Jellyfish infest Spain’s resort beaches

MADRID — A vast flotilla of small, virtually undetectable jellyfish have stung hundreds of people on Spanish beaches this week — a swimmer’s nightmare that biologists say will become increasingly common due to climate change and overfishing.

The blobs attacked three areas near the eastern city of Elche along a famed stretch of white sand beaches known as the Costa Blanca. On Tuesday alone, 380 people were stung, compared to the usual four or five swimmers a day, said Juan Carlos Castellanos of the Elche city tourism department.

There was no sign of the jellyfish on Wednesday, but since Sunday at least 700 people have been stung.

“In the five or six years I have been in this job, I have never seen anything like this,” Castellanos said.

The beaches were never closed but officials put up warning signs and stationed lookout boats offshore.

The tourism official blamed strong currents for sweeping the jellyfish onto the beaches and then calm seas for letting them hang around for three days. Particularly warm waters — which jellyfish like — also helped boost their numbers during the summer tourism season.

One problem was these jellyfish were small and almost transparent were not readily visible and thinly spread out over three miles of coastline. “The swimmers could probably not even see them,” Castellanos said.

To the north, a more menacing species looms — the Portuguese Man-of-War, a floating, violet-colored sack with yards-long tentacles. They have stung more than 300 people over the past three weeks in Atlantic waters off Spain’s northern coasts of Cantabria and the Basque region, officials said.

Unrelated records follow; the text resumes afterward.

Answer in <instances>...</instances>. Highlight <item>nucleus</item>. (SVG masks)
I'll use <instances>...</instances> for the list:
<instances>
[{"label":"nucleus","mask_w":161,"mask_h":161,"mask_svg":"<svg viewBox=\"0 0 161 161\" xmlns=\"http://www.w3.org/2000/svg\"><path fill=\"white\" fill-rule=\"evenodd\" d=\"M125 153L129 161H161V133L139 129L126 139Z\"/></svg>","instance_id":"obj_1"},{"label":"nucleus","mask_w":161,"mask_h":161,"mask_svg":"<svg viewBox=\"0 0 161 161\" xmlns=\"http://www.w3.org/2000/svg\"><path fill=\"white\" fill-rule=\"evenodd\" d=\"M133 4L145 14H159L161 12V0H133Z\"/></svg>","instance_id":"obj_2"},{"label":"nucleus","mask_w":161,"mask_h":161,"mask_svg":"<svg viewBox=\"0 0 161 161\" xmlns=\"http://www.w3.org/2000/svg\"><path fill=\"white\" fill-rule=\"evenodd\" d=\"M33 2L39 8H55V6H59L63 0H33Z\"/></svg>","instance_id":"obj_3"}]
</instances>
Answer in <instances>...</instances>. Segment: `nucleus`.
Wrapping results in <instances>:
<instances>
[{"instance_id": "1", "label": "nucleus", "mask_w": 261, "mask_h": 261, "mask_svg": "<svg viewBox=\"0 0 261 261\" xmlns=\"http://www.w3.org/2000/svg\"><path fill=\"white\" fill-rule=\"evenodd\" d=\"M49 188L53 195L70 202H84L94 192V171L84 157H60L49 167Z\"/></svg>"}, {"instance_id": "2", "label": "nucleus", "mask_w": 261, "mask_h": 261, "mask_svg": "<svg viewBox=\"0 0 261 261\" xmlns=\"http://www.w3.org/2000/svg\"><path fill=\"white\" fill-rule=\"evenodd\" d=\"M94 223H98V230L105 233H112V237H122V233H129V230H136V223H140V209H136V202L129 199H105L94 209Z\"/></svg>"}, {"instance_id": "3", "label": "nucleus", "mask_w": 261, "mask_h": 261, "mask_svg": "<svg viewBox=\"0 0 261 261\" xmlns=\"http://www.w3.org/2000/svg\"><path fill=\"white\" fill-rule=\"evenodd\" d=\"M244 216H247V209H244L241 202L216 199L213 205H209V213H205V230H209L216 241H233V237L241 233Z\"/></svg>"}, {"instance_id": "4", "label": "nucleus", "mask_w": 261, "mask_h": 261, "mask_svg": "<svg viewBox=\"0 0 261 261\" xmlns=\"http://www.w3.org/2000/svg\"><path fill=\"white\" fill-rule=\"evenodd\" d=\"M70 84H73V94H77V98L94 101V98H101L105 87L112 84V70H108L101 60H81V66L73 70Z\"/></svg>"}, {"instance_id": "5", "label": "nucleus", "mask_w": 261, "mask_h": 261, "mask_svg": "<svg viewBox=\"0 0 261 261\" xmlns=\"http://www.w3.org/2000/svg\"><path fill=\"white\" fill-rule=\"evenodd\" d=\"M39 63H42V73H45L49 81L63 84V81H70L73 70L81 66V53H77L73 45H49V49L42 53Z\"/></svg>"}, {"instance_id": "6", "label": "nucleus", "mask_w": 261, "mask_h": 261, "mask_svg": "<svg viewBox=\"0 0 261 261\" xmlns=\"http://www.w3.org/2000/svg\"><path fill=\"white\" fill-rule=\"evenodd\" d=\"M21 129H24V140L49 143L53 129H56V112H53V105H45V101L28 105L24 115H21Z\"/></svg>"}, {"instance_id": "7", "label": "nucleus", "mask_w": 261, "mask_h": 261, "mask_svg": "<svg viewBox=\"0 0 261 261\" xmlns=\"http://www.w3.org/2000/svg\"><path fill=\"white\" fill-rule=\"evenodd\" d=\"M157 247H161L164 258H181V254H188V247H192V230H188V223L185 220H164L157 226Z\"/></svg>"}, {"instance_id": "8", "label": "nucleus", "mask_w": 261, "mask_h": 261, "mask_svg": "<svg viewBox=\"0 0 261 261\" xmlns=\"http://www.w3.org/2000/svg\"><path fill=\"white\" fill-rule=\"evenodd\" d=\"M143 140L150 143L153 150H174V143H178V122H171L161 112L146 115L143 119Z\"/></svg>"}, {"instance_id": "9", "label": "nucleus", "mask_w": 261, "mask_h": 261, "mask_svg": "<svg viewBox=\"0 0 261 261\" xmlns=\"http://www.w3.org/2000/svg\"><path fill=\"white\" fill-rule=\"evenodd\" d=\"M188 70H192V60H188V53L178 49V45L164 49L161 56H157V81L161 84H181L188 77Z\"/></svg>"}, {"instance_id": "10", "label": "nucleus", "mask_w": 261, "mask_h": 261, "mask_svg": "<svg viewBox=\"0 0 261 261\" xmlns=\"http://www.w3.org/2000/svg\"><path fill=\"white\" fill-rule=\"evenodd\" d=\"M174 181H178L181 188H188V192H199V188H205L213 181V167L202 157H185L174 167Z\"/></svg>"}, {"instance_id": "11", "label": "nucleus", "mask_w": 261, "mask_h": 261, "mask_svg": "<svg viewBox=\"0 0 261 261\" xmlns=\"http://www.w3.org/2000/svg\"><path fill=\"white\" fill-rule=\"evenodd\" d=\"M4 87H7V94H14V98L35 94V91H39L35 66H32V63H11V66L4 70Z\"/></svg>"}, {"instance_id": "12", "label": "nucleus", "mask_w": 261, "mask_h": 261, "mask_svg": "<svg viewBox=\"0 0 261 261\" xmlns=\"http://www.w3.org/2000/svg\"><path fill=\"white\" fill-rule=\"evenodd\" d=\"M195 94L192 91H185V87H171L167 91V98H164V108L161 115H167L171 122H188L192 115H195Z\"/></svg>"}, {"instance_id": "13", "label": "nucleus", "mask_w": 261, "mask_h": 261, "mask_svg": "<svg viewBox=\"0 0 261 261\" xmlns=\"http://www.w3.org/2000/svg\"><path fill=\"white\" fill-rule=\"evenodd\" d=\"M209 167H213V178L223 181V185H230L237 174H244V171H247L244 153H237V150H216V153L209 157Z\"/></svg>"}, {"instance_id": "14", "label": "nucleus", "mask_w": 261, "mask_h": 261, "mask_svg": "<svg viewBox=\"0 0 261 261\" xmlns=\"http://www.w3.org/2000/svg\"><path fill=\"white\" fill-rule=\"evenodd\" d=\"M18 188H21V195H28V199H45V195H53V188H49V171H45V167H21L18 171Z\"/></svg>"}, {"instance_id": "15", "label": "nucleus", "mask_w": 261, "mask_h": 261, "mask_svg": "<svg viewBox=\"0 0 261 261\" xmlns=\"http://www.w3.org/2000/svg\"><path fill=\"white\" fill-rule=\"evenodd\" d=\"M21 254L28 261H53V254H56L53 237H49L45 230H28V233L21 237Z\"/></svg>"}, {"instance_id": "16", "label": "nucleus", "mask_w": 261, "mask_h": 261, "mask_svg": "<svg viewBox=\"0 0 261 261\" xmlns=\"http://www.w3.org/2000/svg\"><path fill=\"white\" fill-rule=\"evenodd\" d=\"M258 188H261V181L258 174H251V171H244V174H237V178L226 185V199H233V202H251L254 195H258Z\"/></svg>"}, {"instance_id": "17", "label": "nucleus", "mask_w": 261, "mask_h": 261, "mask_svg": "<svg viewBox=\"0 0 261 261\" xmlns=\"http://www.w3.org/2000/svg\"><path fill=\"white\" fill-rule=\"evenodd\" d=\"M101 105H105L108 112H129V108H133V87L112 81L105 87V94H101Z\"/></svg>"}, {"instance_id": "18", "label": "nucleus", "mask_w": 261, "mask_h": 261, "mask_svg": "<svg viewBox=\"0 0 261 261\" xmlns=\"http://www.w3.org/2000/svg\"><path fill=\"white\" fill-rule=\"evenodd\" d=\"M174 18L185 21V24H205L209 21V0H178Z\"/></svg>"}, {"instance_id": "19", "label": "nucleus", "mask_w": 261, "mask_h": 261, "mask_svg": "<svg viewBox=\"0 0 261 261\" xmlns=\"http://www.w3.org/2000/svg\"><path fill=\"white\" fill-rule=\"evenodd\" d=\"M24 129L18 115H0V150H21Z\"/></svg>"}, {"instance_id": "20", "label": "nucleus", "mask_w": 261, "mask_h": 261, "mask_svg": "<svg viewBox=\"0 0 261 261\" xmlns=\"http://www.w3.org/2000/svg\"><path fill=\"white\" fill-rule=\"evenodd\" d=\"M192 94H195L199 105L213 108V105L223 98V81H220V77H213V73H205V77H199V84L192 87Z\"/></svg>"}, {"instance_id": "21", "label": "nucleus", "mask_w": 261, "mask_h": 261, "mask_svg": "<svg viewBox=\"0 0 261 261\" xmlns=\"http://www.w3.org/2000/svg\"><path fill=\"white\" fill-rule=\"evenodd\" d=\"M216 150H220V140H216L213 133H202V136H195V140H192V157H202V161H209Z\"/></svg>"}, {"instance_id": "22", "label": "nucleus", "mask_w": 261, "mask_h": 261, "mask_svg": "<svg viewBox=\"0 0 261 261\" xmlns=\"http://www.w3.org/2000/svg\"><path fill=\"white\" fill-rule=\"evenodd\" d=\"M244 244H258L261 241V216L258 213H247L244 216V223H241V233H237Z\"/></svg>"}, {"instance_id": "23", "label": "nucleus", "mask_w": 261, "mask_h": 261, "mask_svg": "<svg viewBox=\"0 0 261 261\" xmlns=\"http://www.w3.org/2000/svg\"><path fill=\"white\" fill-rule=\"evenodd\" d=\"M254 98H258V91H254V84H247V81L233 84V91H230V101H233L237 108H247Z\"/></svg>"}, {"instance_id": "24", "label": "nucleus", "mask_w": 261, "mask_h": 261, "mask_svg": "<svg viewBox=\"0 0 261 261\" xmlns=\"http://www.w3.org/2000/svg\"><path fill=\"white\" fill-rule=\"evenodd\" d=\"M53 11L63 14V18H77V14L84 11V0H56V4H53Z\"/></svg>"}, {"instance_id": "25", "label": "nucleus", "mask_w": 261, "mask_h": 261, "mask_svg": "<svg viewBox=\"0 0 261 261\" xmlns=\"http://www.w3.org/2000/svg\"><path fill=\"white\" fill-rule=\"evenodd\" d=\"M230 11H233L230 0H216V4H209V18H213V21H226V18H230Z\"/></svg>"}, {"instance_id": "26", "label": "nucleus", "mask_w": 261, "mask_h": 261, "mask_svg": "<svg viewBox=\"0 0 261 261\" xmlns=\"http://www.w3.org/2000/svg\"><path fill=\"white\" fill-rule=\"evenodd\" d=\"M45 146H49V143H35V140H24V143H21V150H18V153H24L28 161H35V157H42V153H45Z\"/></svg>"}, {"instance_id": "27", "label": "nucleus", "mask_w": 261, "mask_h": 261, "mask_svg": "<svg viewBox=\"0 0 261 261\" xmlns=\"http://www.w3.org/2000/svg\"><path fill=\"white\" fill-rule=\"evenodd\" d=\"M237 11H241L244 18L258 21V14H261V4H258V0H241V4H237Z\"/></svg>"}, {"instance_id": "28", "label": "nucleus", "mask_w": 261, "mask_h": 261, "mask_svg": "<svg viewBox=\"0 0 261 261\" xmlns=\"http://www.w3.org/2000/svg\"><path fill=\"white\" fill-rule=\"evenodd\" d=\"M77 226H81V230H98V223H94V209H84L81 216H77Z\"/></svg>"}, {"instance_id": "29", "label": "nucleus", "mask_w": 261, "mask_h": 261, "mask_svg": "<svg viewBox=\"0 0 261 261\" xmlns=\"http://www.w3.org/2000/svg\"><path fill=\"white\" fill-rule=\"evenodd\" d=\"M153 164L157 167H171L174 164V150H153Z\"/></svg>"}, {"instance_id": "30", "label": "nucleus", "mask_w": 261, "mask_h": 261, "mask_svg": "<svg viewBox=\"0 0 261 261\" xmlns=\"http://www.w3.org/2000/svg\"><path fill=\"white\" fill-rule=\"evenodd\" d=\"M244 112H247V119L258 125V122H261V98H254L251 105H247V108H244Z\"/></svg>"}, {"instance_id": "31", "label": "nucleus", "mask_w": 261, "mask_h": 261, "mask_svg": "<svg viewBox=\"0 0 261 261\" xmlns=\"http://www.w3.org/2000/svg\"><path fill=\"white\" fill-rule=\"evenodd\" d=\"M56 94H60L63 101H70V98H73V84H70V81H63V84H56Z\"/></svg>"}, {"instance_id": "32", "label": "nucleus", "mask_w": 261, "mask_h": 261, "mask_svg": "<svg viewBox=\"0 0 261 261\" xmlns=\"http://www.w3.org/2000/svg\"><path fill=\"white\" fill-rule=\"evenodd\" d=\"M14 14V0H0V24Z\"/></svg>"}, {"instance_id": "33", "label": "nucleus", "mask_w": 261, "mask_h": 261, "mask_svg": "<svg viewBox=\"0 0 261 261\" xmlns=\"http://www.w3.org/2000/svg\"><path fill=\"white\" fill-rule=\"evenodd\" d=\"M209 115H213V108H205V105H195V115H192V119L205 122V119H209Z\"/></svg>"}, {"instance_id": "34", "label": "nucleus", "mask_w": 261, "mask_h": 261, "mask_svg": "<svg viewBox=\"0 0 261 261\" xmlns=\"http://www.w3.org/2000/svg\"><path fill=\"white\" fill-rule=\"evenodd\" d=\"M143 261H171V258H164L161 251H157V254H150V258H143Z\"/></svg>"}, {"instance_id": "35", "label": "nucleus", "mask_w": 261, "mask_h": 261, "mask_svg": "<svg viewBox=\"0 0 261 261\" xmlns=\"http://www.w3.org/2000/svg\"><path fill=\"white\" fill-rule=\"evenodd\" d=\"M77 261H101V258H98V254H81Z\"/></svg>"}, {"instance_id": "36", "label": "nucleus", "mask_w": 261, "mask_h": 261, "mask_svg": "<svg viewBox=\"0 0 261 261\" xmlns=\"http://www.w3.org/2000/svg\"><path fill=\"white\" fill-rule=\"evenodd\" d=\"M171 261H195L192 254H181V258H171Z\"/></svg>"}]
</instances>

Spanish marine biologists say, in general, they are seeing fewer jellyfish this summer than in other years. In the Catalonia region and the Balearic islands — both hugely popular with British and German tourists — officials said this summer has been relatively quiet on the jellyfish front.

But scientists also Spanish beachgoers are going to have to get used to higher concentrations of jellyfish.

Normally, jellyfish are kept from getting close to the shore by a natural barrier of less-salty water formed with runoff from summer rains.

But with rain more scant because of global warming, this protective cushion is weaker, said Jose Maria Gili, a jellyfish specialist at the Institute of Marine Sciences in Barcelona.

Another problem is overfishing, which depletes stocks of tuna, swordfish and other species that are natural predators of jellyfish. And fewer fish means fewer competitors for tiny plankton that jellyfish feed on, allowing the latter to flourish, Gili says.